Most of us probably haven’t thought much about it, but pets have belly buttons just like we do. As mammals, they are connected to their mother during pregnancy through an umbilical cord that falls off after birth.
The belly button, or umbilicus, is typically just a cute little scar. Sometimes, though, umbilical hernias in pets can cause problems.
The Hype About Hernias
Hernias happen to both pets and people. They are simply a condition in which the contents of one body area protrude into another. This can include fat, intestines, or even organs like the bladder.
Examples of hernias include:
- Umbilical hernias (opening in body wall near umbilicus)
- Inguinal hernias (opening in the groin)
- Abdominal wall hernia (abnormal opening in the abdomen)
- Diaphragmatic hernia (opening between chest and abdominal cavities)
- Scrotal hernia (opening into the scrotum)
Many times hernias don’t cause any major problems. These are called uncomplicated meaning that whatever they contain is not damaged or compromised in any way.
Complicated hernias, however, often entrap their contents causing damage and impairment of normal function. Sometimes smaller hernias can actually be more harmful than large hernias as they tend to entrap their contents permanently.

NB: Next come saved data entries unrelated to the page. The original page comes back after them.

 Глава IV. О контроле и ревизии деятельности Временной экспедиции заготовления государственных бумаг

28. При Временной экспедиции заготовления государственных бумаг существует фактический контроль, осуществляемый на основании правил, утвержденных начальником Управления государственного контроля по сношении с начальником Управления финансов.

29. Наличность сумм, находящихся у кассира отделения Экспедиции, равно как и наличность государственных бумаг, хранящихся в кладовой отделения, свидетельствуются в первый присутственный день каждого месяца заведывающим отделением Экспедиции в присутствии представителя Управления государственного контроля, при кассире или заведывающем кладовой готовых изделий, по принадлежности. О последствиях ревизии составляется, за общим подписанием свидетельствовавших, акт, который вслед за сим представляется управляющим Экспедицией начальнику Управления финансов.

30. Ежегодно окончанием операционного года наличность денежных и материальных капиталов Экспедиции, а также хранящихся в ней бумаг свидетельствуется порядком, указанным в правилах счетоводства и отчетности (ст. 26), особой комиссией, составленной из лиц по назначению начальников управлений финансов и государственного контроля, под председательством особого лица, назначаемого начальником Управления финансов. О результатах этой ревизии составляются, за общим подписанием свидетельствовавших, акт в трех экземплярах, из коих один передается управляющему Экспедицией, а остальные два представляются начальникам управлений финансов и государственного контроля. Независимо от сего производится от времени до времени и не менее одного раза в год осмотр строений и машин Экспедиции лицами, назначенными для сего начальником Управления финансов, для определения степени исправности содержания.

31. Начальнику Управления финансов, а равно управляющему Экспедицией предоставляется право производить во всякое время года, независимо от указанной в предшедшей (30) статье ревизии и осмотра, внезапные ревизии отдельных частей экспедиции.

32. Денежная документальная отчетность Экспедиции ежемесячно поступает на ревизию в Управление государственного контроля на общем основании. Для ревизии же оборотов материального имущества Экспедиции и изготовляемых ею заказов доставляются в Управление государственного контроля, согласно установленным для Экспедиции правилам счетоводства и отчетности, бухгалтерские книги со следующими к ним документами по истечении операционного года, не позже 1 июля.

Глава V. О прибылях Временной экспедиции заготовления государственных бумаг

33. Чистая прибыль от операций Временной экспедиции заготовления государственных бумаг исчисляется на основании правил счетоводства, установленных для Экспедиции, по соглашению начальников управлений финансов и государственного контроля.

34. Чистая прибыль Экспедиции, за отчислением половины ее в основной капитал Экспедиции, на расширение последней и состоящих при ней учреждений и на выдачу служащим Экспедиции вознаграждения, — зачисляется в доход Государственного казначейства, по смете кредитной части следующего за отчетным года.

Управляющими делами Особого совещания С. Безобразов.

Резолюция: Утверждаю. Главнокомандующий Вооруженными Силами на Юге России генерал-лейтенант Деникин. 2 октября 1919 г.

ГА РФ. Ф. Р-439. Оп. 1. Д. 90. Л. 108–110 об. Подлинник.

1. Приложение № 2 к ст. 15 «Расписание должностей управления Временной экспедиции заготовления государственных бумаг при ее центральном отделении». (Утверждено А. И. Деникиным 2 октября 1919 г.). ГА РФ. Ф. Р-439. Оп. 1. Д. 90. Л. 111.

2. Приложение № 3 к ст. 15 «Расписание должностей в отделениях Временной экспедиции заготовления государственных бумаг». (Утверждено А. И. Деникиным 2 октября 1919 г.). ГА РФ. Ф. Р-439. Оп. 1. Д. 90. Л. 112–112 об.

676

A complicated hernia can cause pain, vomiting, swelling, abnormal urination, loss of appetite, and overall lethargy.
Hernias that are causing problems require surgery to fix. It is important to note that uncomplicated hernias may not always remain that way.
Umbilical Hernias in Pets
Umbilical hernias in pets happen when there is an opening in the abdominal wall near the umbilicus. Most umbilical hernias are inherited, but occasionally one occurs after trauma.
It is important to note the genetic aspect of umbilical hernias. If your pet has one, it is advisable to not breed in order to avoid passing this condition on.
Typically hernias are diagnosed on routine physical examination when we feel a soft swelling in the area that may come and go. Sometimes radiographs (x-rays) or an ultrasound is required to confirm or assess the hernia.
At Pets in Stitches, we typically recommend fixing umbilical hernias. Many times this procedure can be included as part of a routine spay or neuter, making recovery time for your pet minimal. In most situations hernia repair can wait until you are ready to spay or neuter, but if you have questions, please call us.
If your pet has a hernia, there is no need to panic. As long as you are aware of the situation and monitoring for signs of complications, your pet should do just fine until surgery can be performed. While repairing them is best practice, most pets with umbilical hernias have happy, healthy lives.